The Chancellor held that since the suit had been brought and the writ of attachment issued within the statutory period, the delayed levy of the writ of attachment upon the land was not fatal to the lien claim. He accordingly overruled the landowner’s motion to dismiss, but allowed a discretionary appeal. The Court of Appeals reversed, and held that the lien was lost because the attachment was not levied within ninety days from the date of notice, construing this to be mandatory under the terms of T.C.A. §§ 64 — 1115, 1126, and relying upon the case of Knoxville Structural Steel Co. v. Jones, 46 Tenn.App. 518, 330 S.W.2d 559 (1959). We granted certiorari to give further consideration to this issue.

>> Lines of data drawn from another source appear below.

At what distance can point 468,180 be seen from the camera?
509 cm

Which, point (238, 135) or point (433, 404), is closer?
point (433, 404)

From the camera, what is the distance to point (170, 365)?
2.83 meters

There is no question but that the Court of Appeals did hold that both the issuance and the levy of attachment within the ninety-day period were mandatory in the Knox *212 ville Structural Steel Co. case, supra. In so doing it construed most strictly the statutory provisions involved, because in actuality there is nothing in the statutes themselves which expressly refers to the date of the levy of the writ of attachment.

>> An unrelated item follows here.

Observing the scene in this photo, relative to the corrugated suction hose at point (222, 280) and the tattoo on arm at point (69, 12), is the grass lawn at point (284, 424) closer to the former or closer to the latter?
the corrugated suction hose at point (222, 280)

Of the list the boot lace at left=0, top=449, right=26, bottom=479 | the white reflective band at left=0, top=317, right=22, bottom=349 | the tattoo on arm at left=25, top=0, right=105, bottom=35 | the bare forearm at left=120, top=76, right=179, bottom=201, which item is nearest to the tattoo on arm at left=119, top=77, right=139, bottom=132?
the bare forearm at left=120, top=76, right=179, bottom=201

The two statutes, in pertinent part, are as follows:

“. . . and said lien shall continue for a period of ninety (90) days from the date of said notice in favor of such subcontractor, journeyman, furnisher, mechanic, or laborer, and until final termination of any suit for enforcement brought within that period.” T.C.A. § 64-1115.
“Liens under §§ 64-1101 — 64-1142 shall be enforced by attachment only, in manner following:
(1) Where the plaintiff or complainant lienor has a contract with the owner, the lien shall be enforced by attachment upon petition at law or bill in equity, filed under oath, setting forth the facts, describing the property, and making the necessary parties defendant; or before a justice of the peace, where the amount of the claim is within his jurisdiction, the affidavit for the writ to contain such recitals.
(2) Where there is no such contract, by attachment in court of law or equity in like manner; or before a justice of the peace, having jurisdiction, based upon like affidavit, the writ of attachment to be accompanied by a warrant for the sum claimed, to be served upon the owner and may within the discretion of the plaintiff or complainant be served upon the contractor, or subcontractor in any degree, with whom the complainant is in contractual relation, but the owner shall have the right to make said contractor or subcontractor a defendant by cross-action or cross-bill as is otherwise provided by law.
“(3) The clerk of the court in which the suit is brought may issue the attachment writ, no fiat of a judge or chancellor being requisite.” T.C.A. § 64-1126.

It will be noted that T.C.A. § 64-1126 does require that materialmen’s liens, such as that here under consideration, shall be enforced by attachment only. It prescribes the method of filing suit and, in subsection 2, describes the necessary parties. There is no reference whatever in the section, however, as to any time limitation. The time for filing suit is prescribed in T.C.A. § 64-1115, which only refers to “any suit for enforcement brought within” ninety days after the lien notice.

The issue, then, finally must turn upon the definition of filing suit, or, as phrased in the statute, “suit . . . brought”.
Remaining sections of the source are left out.